Image and question data:

===============

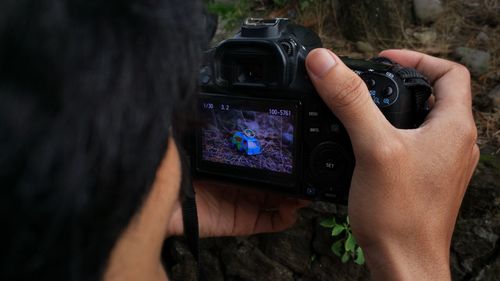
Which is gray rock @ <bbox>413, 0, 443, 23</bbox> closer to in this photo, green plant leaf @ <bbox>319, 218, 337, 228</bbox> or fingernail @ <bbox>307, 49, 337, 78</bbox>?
green plant leaf @ <bbox>319, 218, 337, 228</bbox>

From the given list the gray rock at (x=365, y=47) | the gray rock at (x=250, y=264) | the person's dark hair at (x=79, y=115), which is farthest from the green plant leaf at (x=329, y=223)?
the person's dark hair at (x=79, y=115)

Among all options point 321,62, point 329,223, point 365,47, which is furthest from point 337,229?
point 365,47

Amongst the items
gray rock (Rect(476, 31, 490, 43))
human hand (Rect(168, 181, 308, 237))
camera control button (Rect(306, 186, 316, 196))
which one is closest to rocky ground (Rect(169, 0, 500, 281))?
gray rock (Rect(476, 31, 490, 43))

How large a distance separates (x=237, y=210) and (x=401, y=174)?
466mm

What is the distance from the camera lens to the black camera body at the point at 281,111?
0.90 meters

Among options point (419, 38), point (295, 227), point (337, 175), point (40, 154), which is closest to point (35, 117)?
point (40, 154)

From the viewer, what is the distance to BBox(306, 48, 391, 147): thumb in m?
0.81

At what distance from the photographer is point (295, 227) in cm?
142

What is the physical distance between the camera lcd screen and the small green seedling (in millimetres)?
395

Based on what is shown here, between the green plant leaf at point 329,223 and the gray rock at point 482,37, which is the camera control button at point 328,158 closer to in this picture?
the green plant leaf at point 329,223

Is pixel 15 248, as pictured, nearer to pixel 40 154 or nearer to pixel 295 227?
pixel 40 154

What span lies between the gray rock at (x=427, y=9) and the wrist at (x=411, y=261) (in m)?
1.23

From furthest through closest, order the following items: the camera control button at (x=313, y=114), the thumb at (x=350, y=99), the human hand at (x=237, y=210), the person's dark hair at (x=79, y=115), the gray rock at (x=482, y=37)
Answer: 1. the gray rock at (x=482, y=37)
2. the human hand at (x=237, y=210)
3. the camera control button at (x=313, y=114)
4. the thumb at (x=350, y=99)
5. the person's dark hair at (x=79, y=115)

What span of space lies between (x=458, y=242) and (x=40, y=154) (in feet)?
3.72
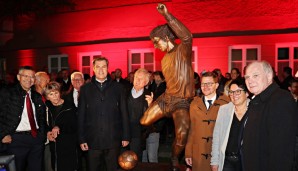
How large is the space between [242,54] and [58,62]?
8999 millimetres

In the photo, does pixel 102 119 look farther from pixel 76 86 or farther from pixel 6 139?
pixel 76 86

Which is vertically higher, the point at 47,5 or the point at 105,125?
the point at 47,5

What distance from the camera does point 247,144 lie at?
3.71 m

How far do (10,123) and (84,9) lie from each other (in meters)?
12.9

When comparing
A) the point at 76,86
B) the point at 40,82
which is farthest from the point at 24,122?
the point at 40,82

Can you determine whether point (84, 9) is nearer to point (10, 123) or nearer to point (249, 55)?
point (249, 55)

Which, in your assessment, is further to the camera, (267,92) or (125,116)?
(125,116)

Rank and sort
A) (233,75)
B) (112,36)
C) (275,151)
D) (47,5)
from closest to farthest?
(275,151) < (233,75) < (112,36) < (47,5)

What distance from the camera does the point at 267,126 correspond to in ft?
11.4

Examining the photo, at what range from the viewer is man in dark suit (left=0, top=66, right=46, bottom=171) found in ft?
18.6

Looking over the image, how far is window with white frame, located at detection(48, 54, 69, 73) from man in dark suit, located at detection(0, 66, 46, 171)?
12808 mm

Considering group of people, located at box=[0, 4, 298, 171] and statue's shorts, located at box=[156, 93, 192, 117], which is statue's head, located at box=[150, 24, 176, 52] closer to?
group of people, located at box=[0, 4, 298, 171]

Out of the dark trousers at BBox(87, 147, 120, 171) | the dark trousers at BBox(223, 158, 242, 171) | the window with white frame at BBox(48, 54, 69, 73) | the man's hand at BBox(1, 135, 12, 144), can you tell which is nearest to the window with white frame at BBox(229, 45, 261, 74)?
the window with white frame at BBox(48, 54, 69, 73)

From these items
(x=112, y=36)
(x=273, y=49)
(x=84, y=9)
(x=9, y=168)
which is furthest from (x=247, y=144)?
(x=84, y=9)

===============

**What you need to do:**
Extract every line of the data above exactly as it stands, omitting the pictures.

**Task result:**
Which is gray rock @ <bbox>413, 0, 443, 23</bbox> closer to in this photo, green plant leaf @ <bbox>319, 218, 337, 228</bbox> or fingernail @ <bbox>307, 49, 337, 78</bbox>?
green plant leaf @ <bbox>319, 218, 337, 228</bbox>

From the given list the gray rock at (x=365, y=47) | the gray rock at (x=250, y=264) | the person's dark hair at (x=79, y=115), which is farthest from the green plant leaf at (x=329, y=223)?
the person's dark hair at (x=79, y=115)

Among all options point 321,62, point 329,223, point 365,47, which is furthest from point 337,229?
point 365,47

Amongst the items
gray rock (Rect(476, 31, 490, 43))
human hand (Rect(168, 181, 308, 237))
camera control button (Rect(306, 186, 316, 196))
which one is closest to rocky ground (Rect(169, 0, 500, 281))?
gray rock (Rect(476, 31, 490, 43))

How large a distance separates (x=237, y=210) and (x=401, y=174)?
466mm

What is the distance from the camera lens to the black camera body at the point at 281,111?
0.90 meters

Among options point (419, 38), point (295, 227), point (337, 175), point (40, 154), which is closest to point (35, 117)?
point (40, 154)

From the viewer, what is the distance to BBox(306, 48, 391, 147): thumb in m?
0.81

At what distance from the photographer is point (295, 227) in cm?
142

What is the physical distance between the camera lcd screen and the small green seedling (in millimetres)?
395

Based on what is shown here, between the green plant leaf at point 329,223 and the gray rock at point 482,37, which is the camera control button at point 328,158 closer to in this picture?
the green plant leaf at point 329,223

Is pixel 15 248, as pictured, nearer to pixel 40 154 or nearer to pixel 295 227?
pixel 40 154

What span lies between the gray rock at (x=427, y=9) and the wrist at (x=411, y=261) (in m)?
1.23

From furthest through closest, order the following items: the camera control button at (x=313, y=114), the thumb at (x=350, y=99), the human hand at (x=237, y=210), the person's dark hair at (x=79, y=115), the gray rock at (x=482, y=37)
Answer: 1. the gray rock at (x=482, y=37)
2. the human hand at (x=237, y=210)
3. the camera control button at (x=313, y=114)
4. the thumb at (x=350, y=99)
5. the person's dark hair at (x=79, y=115)

What span of space lies between (x=458, y=242) and (x=40, y=154) (in feet)?
3.72
How large is the space between [242,54] and [58,62]?
8999 millimetres

In the photo, does pixel 102 119 look farther from pixel 76 86 or farther from pixel 6 139?
pixel 76 86

Which is vertically higher, the point at 47,5 or the point at 105,125?
the point at 47,5

What distance from the camera does point 247,144 lie at?
3.71 m

How far do (10,123) and (84,9) lie from each other (in meters)?
12.9

When comparing
A) the point at 76,86
B) the point at 40,82
which is farthest from the point at 24,122?
the point at 40,82

Can you determine whether point (84, 9) is nearer to point (10, 123) or nearer to point (249, 55)?
point (249, 55)

Which, in your assessment, is further to the camera, (267,92) or (125,116)?
(125,116)

Rank and sort
A) (233,75)
B) (112,36)
C) (275,151)
D) (47,5)
from closest to farthest?
(275,151) < (233,75) < (112,36) < (47,5)

What distance from the camera does the point at 267,126 correspond to in ft?
11.4

Examining the photo, at what range from the viewer is man in dark suit (left=0, top=66, right=46, bottom=171) found in ft?
18.6

Looking over the image, how far is window with white frame, located at detection(48, 54, 69, 73) from man in dark suit, located at detection(0, 66, 46, 171)?
12808 mm

Considering group of people, located at box=[0, 4, 298, 171] and statue's shorts, located at box=[156, 93, 192, 117], which is statue's head, located at box=[150, 24, 176, 52] closer to?
group of people, located at box=[0, 4, 298, 171]

Out of the dark trousers at BBox(87, 147, 120, 171) | the dark trousers at BBox(223, 158, 242, 171) | the window with white frame at BBox(48, 54, 69, 73) | the man's hand at BBox(1, 135, 12, 144), can you tell which is nearest to the window with white frame at BBox(229, 45, 261, 74)?
the window with white frame at BBox(48, 54, 69, 73)

From these items
(x=112, y=36)
(x=273, y=49)
(x=84, y=9)
(x=9, y=168)
which is furthest from (x=247, y=144)?
(x=84, y=9)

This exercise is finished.